Inclusionary funds only include companies that meet certain ESG criteria. For example, I have shares of WOMN, an inclusionary fund that only holds shares of companies with a focus on women’s empowerment.
Exclusionary funds exclude bad actors, but keep everyone else around. Some of the most commonly excluded companies are fossil fuels, guns, and companies with human rights violations. Vanguard offers a variety of exclusionary funds.
ESG hasn’t been around that long, so many of these funds don’t have a long track record. That unknown adds a little more risk to ESG investing. Do your research and make the right call for you and your particular situation.

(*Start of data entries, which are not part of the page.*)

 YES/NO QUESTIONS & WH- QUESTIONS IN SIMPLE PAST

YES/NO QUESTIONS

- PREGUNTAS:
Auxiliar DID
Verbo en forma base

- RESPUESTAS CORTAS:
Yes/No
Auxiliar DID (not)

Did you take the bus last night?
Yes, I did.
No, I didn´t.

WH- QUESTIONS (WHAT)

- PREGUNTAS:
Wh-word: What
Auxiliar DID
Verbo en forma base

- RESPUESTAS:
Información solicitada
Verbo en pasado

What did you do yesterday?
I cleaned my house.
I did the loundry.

Before You Invest, Keep In Mind…
There is no such thing as investing without assuming some risk. Here are a few things to ask yourself to help make sure that you invest according to your own risk tolerance and goals:
- What is the expense ratio? How much might this fund cost me?
- How has this fund performed over the last 5+ years? Is it more volatile than the market as a whole?
- What are the funds holdings? Do they work with my diversification strategy?
- What does the fund’s prospectus say? Does that strategy work for my goals?
Index funds are common choices for beginners, and long-term investors. They make understanding your investment choices simpler, cheaper, and oftentimes, less risky. Following Warren Buffett’s advice, tends to be prudent, so whatever you do, remember to only invest in what you understand!